#### Work instruction 1:
In the Brexit article, where was Jean-Claude Juncker speaking?
#### Work instruction 2:
Reproduce the Brexit article word for word between "Meanwhile Labour Party" and "more substantive talks.", inclusive.

#### Text:
The European Commission president has insisted the UK must agree to its financial obligations to the EU before Brexit talks can move on.
Yesterday Europe’s chief negotiator said there was deadlock over the bill owed by Britain, which could be anywhere between 18 and a 100 billion pounds.
Speaking in Luxembourg, Jean-Claude Juncker said the process was taking longer than expected and suggested the UK was trying to avoid its round as someone might if they were in a bar with their friends.
Juncker said: “The British are discovering, as we are, day after day new problems. That’s the reason why this process will take longer than initially thought.”
“We cannot find for the time being a real compromise as far as the remaining financial commitments of the UK are concerned. As we are not able to do this we will not be able to say in the European Council in October that now we can move to the second phase of negotiations.”
“They have to pay, they have to pay, not in an impossible way. I‘m not in a revenge mood. I‘m not hating the British,” he added, Reuters reported.
Meanwhile Labour Party Leader Brendan Howlin has today called on Taoiseach Leo Varadkar to make a Dáil statement on the progress of the Brexit talks.
The Wexford politician said that “Reports from yesterday’s negotiation session between the EU and the UK are disturbing. Insufficient progress is being made to progress to more substantive talks.
“Yet, Ireland is being cited as one of those countries that would like to see talks progressing to another phase so as to prepare for more substantive discussions on trade issues. This is despite the lack of resolution of the first two issues.
“But on what basis? We hear talk of Germany not being satisfied with the UK’s exit bill, but the issue of Ireland should be a more substantive one. Despite ongoing reassurances that the Irish issues are at the top of everyone’s agenda, no proposal of any merit to address the border issue has yet been made that I am aware of.
“This news comes on the back of reports that Ireland may not have been successful in its bid for either the European Banking Agency or the European Medicines Agency, and the emergence of Frankfurt as the key destination for post Brexit relocations.
“The Taoiseach knows he has my support in this critical national endeavour so I am calling on him now to take the opportunity to update the Dáil on the progress of those discussions. It is vital that Ireland keeps its eye on the ball on this critical national issue.”

#### Supplied records:
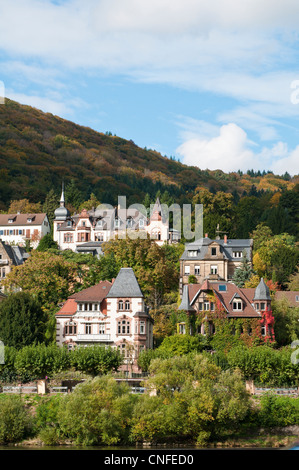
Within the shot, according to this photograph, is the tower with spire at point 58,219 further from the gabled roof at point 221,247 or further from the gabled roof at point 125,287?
the gabled roof at point 125,287

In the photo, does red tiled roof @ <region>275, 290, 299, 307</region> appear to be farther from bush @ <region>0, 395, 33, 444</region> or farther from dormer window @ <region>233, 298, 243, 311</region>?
bush @ <region>0, 395, 33, 444</region>

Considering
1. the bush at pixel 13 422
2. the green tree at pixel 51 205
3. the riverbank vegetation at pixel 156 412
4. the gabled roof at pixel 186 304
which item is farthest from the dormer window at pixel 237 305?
the green tree at pixel 51 205

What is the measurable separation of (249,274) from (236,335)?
55.4 ft

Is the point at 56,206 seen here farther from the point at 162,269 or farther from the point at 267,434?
the point at 267,434

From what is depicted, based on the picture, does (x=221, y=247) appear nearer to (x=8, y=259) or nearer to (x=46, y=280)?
(x=46, y=280)

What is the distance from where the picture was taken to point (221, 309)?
8288 centimetres

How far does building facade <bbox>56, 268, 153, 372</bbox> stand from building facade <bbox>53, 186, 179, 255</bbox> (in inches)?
1244

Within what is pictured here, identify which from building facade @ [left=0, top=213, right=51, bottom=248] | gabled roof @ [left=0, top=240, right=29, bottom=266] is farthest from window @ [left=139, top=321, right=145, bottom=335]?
building facade @ [left=0, top=213, right=51, bottom=248]

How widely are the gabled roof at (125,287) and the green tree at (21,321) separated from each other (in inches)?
298

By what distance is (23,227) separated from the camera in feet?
420

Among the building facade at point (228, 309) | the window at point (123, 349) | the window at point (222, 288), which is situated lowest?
the window at point (123, 349)

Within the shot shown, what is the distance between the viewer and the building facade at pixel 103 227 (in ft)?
391
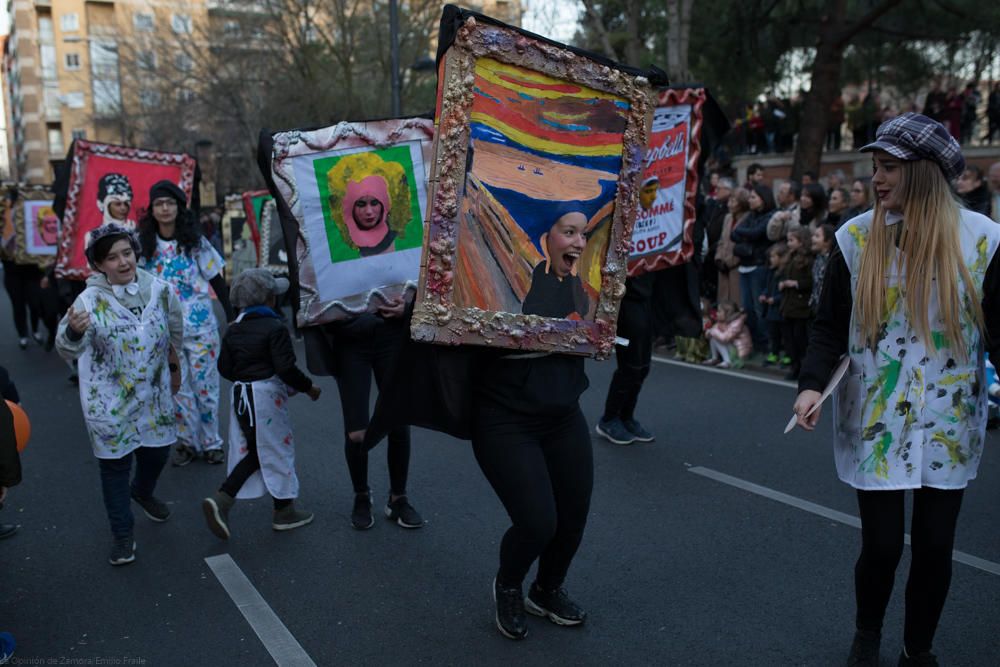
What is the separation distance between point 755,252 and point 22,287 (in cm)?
911

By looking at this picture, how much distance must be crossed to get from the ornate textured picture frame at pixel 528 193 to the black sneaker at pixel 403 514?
1.95m

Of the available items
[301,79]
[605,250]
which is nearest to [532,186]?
[605,250]

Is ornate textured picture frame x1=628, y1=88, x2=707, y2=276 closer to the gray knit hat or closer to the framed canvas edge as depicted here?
the gray knit hat

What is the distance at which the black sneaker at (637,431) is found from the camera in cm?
651

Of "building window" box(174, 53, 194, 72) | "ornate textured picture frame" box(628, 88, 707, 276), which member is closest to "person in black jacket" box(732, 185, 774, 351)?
"ornate textured picture frame" box(628, 88, 707, 276)

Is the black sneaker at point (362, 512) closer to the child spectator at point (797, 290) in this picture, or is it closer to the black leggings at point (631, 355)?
the black leggings at point (631, 355)

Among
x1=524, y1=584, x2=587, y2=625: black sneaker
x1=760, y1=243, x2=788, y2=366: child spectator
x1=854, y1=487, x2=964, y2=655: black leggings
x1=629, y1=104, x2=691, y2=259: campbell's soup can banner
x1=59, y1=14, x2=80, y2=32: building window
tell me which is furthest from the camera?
x1=59, y1=14, x2=80, y2=32: building window

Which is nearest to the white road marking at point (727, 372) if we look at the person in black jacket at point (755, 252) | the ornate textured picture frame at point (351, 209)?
the person in black jacket at point (755, 252)

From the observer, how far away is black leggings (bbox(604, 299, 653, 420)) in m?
6.02

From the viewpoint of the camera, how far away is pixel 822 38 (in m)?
15.9

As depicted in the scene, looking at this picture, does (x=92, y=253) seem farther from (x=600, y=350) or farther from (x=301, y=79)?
(x=301, y=79)

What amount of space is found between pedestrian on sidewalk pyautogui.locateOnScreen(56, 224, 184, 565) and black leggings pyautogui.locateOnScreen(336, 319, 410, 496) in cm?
92

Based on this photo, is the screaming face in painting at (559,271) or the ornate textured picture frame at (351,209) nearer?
the screaming face in painting at (559,271)

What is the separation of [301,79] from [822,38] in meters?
19.1
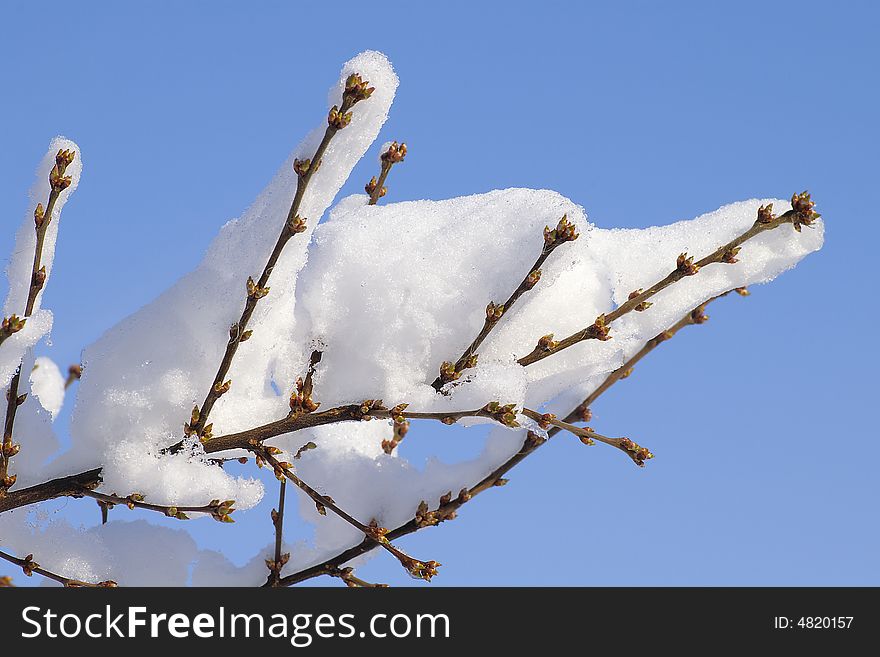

#### Response box 1:
In Luxembourg.

#### Response box 2:
Meanwhile Labour Party Leader Brendan Howlin has today called on Taoiseach Leo Varadkar to make a Dáil statement on the progress of the Brexit talks.
The Wexford politician said that “Reports from yesterday’s negotiation session between the EU and the UK are disturbing. Insufficient progress is being made to progress to more substantive talks.